Когда я вернулся из Сибири  [126], я первым делом, конечно, пошел на Маросейку к отцу Алексею. Многое меня смущало. У меня собственно не было никаких документов, кроме телеграммы Луначарского и отношения Поарм–5 о том, что такой–то откомандировывается в распоряжение тов. Луначарского.

   Батюшка меня успокоил: «Все устроится. Будешь жить в Москве».

   И действительно молитвами дорогого Батюшки все устроилось, как он сказал. Я остался в Москве. Демобилизовался. Получил документы. Стал опять жить с мамой и Варей, как жил до Сибири. Нужно было где–то служить. И это устроилось. Через Серафимовича попал в ЛИТО Наркомпроса.

   Существовать литературной работой в то время было почти невозможно. Писатели приспособлялись кто как умел. Устраивались на службу в качестве секретарей, референтов, консультантов при театрах, издательствах, в профессиональных организациях.

   В Москве стали открываться книжные лавки, где торговали писатели. Группа моих товарищей Ютанов  [127], Ашукин  [128], Ляшко  [129] открыли летом 1921 г. такую лавку у Серпуховских ворот, под вывеской «Литературное звено». Они уговорили меня бросить ЛИТО и присоединиться к ним.

   Это место меня устраивало. Это не была казенная служба.
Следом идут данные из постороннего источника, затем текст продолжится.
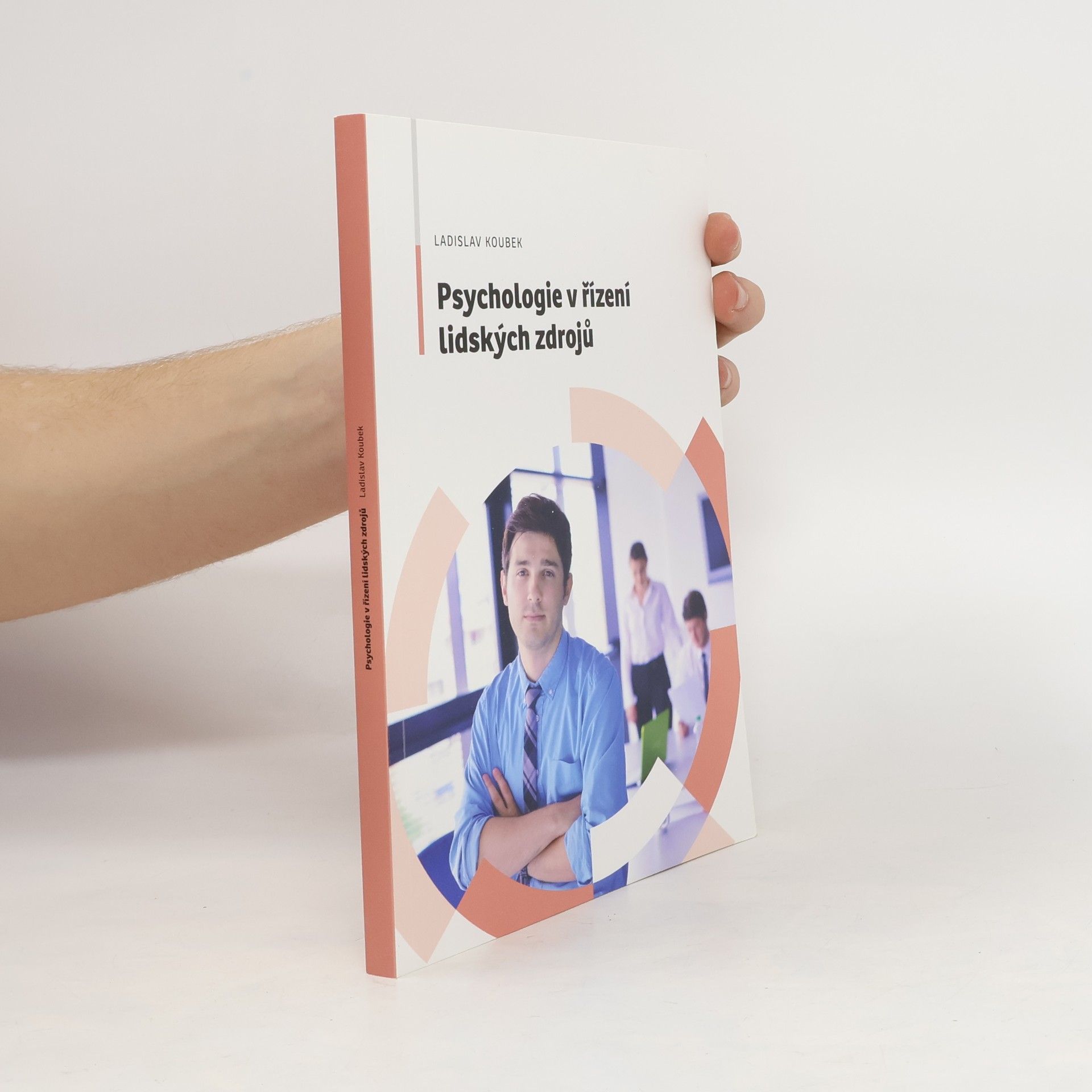 Ladislav Koubek Psychologie v řízení lidských zdrojů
Начальство было всё свои хорошие товарищи, которые были мне нужны.

   Все случившееся со мной на военной службе в Сибири и в пути туда и обратно, Божественная милость и помощь, получаемая там не один, а десятки раз, конечно по молитвам Батюшки, привязало меня прочно и навсегда, так я хотел думать, к Церкви и к тому пути, которым вел меня отец Алексей. Храм и богослужение сделались для меня жизнью, воздухом, без чего вообще жизнь мне не мыслилась. На Маросейке я бывал каждый день вечером за всенощной. Конечно, каждое воскресенье и праздники у Литургии. Все мои путешествия я совершал пешком. Два конца из Демидовского переулка к Серпуховским воротам да два конца, а, может быть, и четыре на Маросейку — это ежедневно. А ведь еще надо было помогать маме и Варе. Очереди в магазинах, рынок, поиски продовольствия. Жизнь была тяжелая, голодная. Питался я собственно тем, что мне мог предложить Ютанов. Он жил на Малой Серпуховке, недалеко от нашей лавки. И вот его старая нянька каждый день приносила мне в лавку немного холодной каши. Дома была пища повкуснее, но тоже очень скудная.
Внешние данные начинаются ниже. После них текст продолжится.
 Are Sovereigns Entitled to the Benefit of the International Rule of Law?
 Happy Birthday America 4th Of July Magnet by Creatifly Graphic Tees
   А к этому надо еще прибавить, что я соблюдал все посты, выполняя длительное и строгое молитвенное правило с тысячными поклонами. Я худел, слабел и наконец свалился.

   Картина болезни быстро выяснилась. Высокая ежедневная температура до 39°. Кашель, который душил и разрывал мне грудь. Ужасные ночные поты. За ночь мама переменяла мне не одну, а две рубашки…
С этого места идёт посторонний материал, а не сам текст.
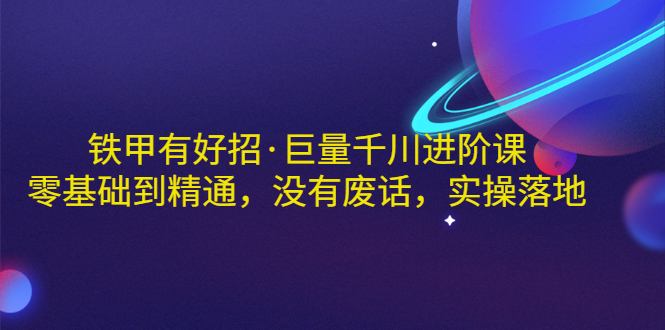 铁甲有好招·巨量千川进阶课，零基础到精通，没有废话，实操落地|52搬砖-我爱搬砖网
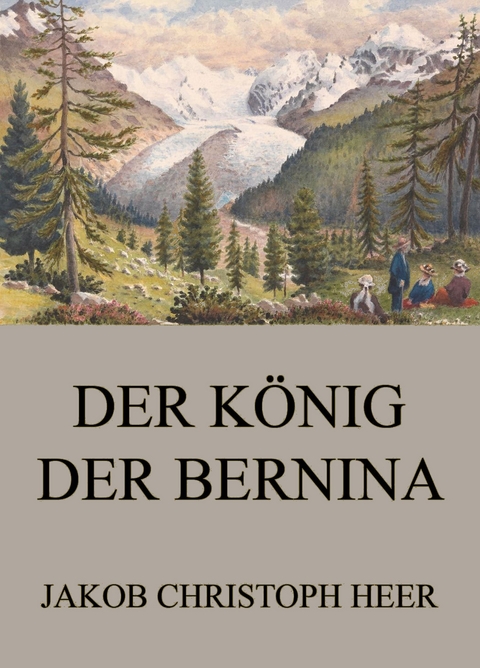 Der K&ouml;nig der Bernina - Jakob Christoph Heer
   Друзья мои всполошились. Степан Павлович Галицкий  [130], главный врач Сокольницкой больницы, лично посетил меня и внимательно осмотрел и не скрыл, что положение мое тяжелое. Он прописал мне полную неподвижность в постели, а затем посоветовал употребить все усилия, чтобы попасть в туберкулезный санаторий или больницу, так как наши домашние условия он нашел невозможными.

   Горячее участие во мне принял отец Сергий. Он поручил сестре Павле держать его в курсе всего случающегося со мной, а сам начал изыскивать через многие связи какую–нибудь лазейку, чтобы добиться для меня приема и врачебного осмотра в одном из туберкулезных диспансеров. В те годы больных было множество и для осмотра надо было включиться в безконечную очередь, что крайне осложняло дело. А моей болезни шел второй месяц и положение мое было очень плохое.

   Наконец стараниями отца Сергия устроилось, что меня вне очереди согласились принять в диспансере на Яузском бульваре (бывшая лечебница доктора Шимана). Павла стала подготовлять меня к этому осмотру.

   Идти, конечно, надо было пешком. Меня все это страшило и волновало. Но я понимал, что это необходимо. Конечно, мы молились. Молились за меня и на Маросейке, молились все дома и сам я горячо молился.

   И вот мы с Павлой пошли на Яузский бульвар.

   Принял меня главный врач диспансера. Отнесся ко мне очень внимательно. Осмотр длился чуть ли не час. Я так от всего этого замучился, так устал, что домой пришел едва живой. Какой результат был от моего визита, что сказал доктор, — я уже ни во что не входил. Я сознавал, что дело мое плохо, чувствовал это по реакции моих домашних. Все кругом были страшно расстроены, и, как ни старались скрыть от меня свое горе, я видел, что все они, не переставая, плачут.